# Ascend D10T and FS12 review 4-14-13



## Boostedawdfun

Ok well we just bought our first kayaks ever Thursday 4-11-13 and took them out today for some testing. We are total beginners with this being our 3rd time ever in a kayak. Thought I'd throw out some info in what I've noticed so far. 

FS12 (sit in) $699

Pros
*Awesome, comfortable seat
*Tracks very well
*Very stable side to side
*Tons of storage front, back and inside the kayak 
*lots of leg room and room to move around inside 

Cons
*Seat buckles to adjust backrest are cheap plastic and need to be replace ASAP. I replaced mine with heavy duty metal cam buckles. Cheap easy fix.
*Little heavy, I think 78lbs (with anchor) 

Over all very very sweet kayak

Few pics for you. I'm 6'1" 225lbs



































D10T $399

Pros
*wide and very stabe
*flat open top with room for a lot of storage

Cons
*doesnt track very well
*need to balance cargo weight front to back
*slow to paddle
*seat doesn't stay put, when you lean back the butt pad slides forward. I think we're going to do some heavy duty Velcro to keep it in place. 

Over all pretty nice kayak just needs a few alterations. 

Few pics for you. My girlfriend is 6'1" 130lbs. 


























Hope this helps


----------



## SeanStone

Thanks for the review. I'm looking for 3rd yak for my little brother....or whoever else wants to fish with us. I was looking at the d10t because it was cheap and very wide. 

One question...if you had $400 dollars to do again would you still the d10t?
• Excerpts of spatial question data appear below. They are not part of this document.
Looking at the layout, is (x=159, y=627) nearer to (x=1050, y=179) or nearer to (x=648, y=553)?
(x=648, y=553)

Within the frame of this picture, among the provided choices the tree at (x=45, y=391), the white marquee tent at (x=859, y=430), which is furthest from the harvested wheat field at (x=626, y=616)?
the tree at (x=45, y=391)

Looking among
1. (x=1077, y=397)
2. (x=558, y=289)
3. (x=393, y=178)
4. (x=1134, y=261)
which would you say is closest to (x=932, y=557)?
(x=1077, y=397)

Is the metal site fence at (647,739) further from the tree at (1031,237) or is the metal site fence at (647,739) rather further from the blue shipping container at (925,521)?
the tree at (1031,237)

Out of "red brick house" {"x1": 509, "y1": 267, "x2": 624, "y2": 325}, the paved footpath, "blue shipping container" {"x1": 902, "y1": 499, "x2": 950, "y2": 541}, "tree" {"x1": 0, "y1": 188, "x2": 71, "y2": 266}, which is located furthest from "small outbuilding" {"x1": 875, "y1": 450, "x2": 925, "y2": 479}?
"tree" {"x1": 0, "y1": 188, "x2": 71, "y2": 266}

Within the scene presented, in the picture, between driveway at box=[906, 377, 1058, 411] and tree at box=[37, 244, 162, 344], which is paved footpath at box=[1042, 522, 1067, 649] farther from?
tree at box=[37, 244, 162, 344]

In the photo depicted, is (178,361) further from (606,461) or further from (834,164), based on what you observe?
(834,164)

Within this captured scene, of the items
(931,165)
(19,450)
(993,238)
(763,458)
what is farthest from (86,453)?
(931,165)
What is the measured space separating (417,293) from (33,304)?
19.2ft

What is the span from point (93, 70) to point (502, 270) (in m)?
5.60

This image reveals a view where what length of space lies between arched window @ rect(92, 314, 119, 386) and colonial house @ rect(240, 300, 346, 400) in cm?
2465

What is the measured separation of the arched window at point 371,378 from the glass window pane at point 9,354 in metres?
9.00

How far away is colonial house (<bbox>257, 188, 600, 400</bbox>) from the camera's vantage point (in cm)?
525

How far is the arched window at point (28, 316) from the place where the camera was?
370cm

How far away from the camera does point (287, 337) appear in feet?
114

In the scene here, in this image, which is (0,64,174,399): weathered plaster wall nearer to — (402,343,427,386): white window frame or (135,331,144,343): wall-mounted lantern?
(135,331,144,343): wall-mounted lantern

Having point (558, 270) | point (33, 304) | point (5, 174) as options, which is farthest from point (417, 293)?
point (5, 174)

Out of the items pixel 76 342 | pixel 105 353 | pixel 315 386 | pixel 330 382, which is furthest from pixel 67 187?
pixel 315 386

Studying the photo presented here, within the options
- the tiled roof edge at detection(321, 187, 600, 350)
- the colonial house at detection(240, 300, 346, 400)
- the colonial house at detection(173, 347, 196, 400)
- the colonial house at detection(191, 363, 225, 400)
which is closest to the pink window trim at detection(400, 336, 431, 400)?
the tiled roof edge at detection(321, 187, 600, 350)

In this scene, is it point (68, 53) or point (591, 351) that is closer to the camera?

Another question....if you had $700 would you buy the d10t still?

posted using Outdoor Hub Campfire


----------



## Boostedawdfun

The d10t is nice, for $399 it's not a bad deal at all but I'm no expert. It would be great for Evers and streams as its very stable and turns fairly easy. My girlfriend bought the d10t due to the fact she has a lot of room to move around can sit how ever she wants and even lay flat and just lay out and tan. She's still glad she got it. 

As for $700 I don't know what to say. I'm more of a sit in fan than sit on top. I absolutely love my fs12. I was in the seat for 3-3.5 hours yesterday and it was soooo comfortable. I don't have a very good back and it gets sore easy, but I had no problems. If you don't need an angler version they make a D12 that's $599 also. Just depends what you prefer and where you plan on using it. But for me the fs12 is the best kayak I could find without spending $1000-$1200+.


----------



## Boostedawdfun

Also as for the pics of the d10t she is 6'1" with very very long legs.


----------



## SeanStone

The reason i asked if you would buy it if you had 700 is because thats about i would have if i waited another 2 weeks to buy one. If i wanted one by next week i could buy the d10t. If my boat sells i may get ME a new one.....lol.

As for the girlfriend......its awesome that you have someone to go with. Keep her interested in fishing and you'll have a partner for life ......give her all the good spots and let her catch all the big ones..  





posted using Outdoor Hub Campfire


----------



## Boostedawdfun

Yeah she's a good girl. Let me know if you get a d10t and what your thoughts are. If you get one I'd get a 240 paddle because it so wide. We bought a 230 and took it back and ordered a 240.


----------



## SeanStone

Boostedawdfun said:


> Yeah she's a good girl. Let me know if you get a d10t and what your thoughts are. If you get one I'd get a 240 paddle because it so wide. We bought a 230 and took it back and ordered a 240.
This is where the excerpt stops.